12 In this case, Filadelfia has frankly conceded that it is not presently in a position either to pay into Court or to provide a guarantee for the amount in question. It has explained that its sole asset is in effect the relevant development. That development is said to be worth $41 million or more, and it is said that Filadelfia owes about $28 million to its financier. Filadelfia says, further, that it is likely that an occupation certificate will issue in the near future and that, once that happens, it will be able to complete sales and, thereby, improve its financial position.
13 In those circumstances, Filadelfia has offered an undertaking to the Court in substance not to dispose of its assets, or otherwise to charge or deal with them, to reduce the net amount available below an amount sufficient to secure the adjudicated amount, costs and interest. That, it submits, would preserve the status quo and in addition would give more protection to Entirity than Entirity would have if it obtained and proceeded to enforce a judgment.
14 There is, I think, substance in that submission, particularly where Entirity is at present an unsecured creditor and where its prospects of being paid appear to depend on Filadelfia's receiving the proceeds of sale of units in the development.

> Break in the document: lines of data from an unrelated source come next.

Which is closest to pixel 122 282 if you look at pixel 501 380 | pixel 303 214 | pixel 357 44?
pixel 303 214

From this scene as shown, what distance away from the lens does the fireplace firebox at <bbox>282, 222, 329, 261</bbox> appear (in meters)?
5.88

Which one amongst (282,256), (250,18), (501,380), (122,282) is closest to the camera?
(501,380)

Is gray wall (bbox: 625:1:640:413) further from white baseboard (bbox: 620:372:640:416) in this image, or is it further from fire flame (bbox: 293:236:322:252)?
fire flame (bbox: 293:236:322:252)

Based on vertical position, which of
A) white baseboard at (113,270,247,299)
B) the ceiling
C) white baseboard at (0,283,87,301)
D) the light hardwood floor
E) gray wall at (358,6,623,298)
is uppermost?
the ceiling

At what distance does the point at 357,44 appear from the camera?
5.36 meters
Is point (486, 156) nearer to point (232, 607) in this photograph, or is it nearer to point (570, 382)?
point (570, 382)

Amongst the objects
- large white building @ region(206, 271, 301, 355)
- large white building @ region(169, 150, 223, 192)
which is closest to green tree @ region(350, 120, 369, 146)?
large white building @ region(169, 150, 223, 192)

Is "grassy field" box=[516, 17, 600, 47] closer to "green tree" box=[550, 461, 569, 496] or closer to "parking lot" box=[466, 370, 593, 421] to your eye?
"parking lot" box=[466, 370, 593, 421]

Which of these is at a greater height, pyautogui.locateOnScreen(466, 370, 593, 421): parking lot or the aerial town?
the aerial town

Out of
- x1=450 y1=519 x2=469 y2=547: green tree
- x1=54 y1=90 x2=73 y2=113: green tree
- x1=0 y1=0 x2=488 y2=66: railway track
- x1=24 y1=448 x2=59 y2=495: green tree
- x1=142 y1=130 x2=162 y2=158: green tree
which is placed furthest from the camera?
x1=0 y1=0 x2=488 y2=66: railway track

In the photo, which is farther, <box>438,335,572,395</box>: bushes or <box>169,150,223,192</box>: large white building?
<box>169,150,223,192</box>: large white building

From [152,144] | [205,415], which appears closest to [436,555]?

15 In those circumstances, I think in principle that it is appropriate to grant interlocutory relief on the basis of an undertaking of the kind to which Filadelfia has referred. That assumes among other things that Filadelfia is able to put on affidavit evidence verifying the matters that Senior Counsel put in submission yesterday. I hasten to say, as counsel for Entirity accepted, that I have no doubt that the submissions put reflected accurately the instructions given. It is, however, of importance both to Entirity and to the Court to have the factual basis for those submissions verified.
16 It is also, in my view, desirable that Filadelfia should give undertakings to the Court that will have the effect of requiring it to keep Entirity informed of the progress of sales of units in the development and of the disposition of the proceeds of those sales.
17 Finally, there are procedural matters to be attended to including the filing of a list statement and list response and the completion of the evidence.
18 I indicated at the conclusion of submissions that I would grant relief on the basis that I have outlined. The parties accepted that, in those circumstances, it was better for them to give careful attention to the drafting of appropriate undertakings, orders and directions rather than to put up with what otherwise would be done on the run.
19 In those circumstances, the only orders that I make at this stage are to stand the matter down to 2pm, and to direct the parties to bring in short minutes of order at that time to give effect to my reasons.